In Germany, the level of activity was impacted right from the beginning of the year by the effects of the announcement of the acquisition of Papyrus Deutschland, which was communicated to the market on October 24, 2018 and led to a decrease in sales on customers whose main suppliers were Papier Union and Papyrus Deutschland simultaneously. From August onwards, the integration processes of the two companies were initiated in order to obtain higher levels of profitability in terms of logistics and distribution network and optimization of resources, although the impacts in 2019 were still relatively small compared to their potential in the medium term. The good performance of sales of higher value-added products, supported by competence centres and teams of specialists that we have been developing in recent years, should be highlighted, which has allowed us to mitigate the fall in margin.

In France, the business plan resulting from the new post-merger reality has been successfully and rigorously implemented. Price discipline and strict control over sales conditions meant that, despite some drop in volumes, but in line with the market, the gross margin was above the estimated value for 2019 and with a very positive progression compared with the same period of the previous year. This commercial dynamic, combined with a reduction in costs that has already exceeded the initial estimated plan, resulted in a sharp increase in profitability levels, with Inapa France showing a Re-EBITDA margin level in line with good international practice.

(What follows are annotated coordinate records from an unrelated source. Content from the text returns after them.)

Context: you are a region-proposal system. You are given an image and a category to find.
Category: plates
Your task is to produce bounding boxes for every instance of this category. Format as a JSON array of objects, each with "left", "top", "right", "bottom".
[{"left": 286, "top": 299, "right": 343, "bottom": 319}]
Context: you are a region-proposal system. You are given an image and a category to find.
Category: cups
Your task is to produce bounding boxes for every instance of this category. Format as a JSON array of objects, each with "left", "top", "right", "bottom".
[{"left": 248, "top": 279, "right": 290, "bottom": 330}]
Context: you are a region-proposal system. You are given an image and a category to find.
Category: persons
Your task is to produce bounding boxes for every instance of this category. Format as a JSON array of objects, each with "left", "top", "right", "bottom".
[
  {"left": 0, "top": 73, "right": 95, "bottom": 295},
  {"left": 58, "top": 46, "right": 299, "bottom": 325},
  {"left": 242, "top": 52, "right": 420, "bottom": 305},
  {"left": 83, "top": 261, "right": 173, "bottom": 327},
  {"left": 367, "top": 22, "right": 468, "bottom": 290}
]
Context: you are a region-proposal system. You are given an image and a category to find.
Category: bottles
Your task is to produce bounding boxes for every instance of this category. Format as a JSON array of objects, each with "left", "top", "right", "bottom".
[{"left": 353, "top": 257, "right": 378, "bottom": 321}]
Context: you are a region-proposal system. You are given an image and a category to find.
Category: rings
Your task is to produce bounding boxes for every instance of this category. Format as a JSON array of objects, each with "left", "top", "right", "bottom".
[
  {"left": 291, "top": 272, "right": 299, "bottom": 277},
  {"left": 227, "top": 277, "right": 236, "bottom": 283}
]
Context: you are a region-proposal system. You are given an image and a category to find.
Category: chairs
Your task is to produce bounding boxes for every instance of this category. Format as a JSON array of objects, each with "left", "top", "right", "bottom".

This performance fully confirms the strategy that the Inapa Group presented to its stakeholders and gives us increased confidence for the future.

1 Average sales price: Paper sales/tonnes

Inapa maintained a strict pricing policy and a focus on improving the sales mix, which was however not been sufficient to keep the total margin generated at the 2018 level, mainly due to the consolidation of Papyrus Deutschland, which had margins below the group average.

If we purge the impacts of the integration of Papyrus Deutschland, the total administrative and personnel costs maintained the downward trend that has been achieved in recent years, reflecting a steady improvement in efficiency levels. Overall, with the integration, the weight of these costs on turnover has already shown a clear decrease. In France, the effects of the savings from restructuring and integration are already very significant, reaching profitability levels well above those of 2018.

The operational results (EBIT) of the paper business amounted to EUR 12.4 million, representing 1.3% of sales.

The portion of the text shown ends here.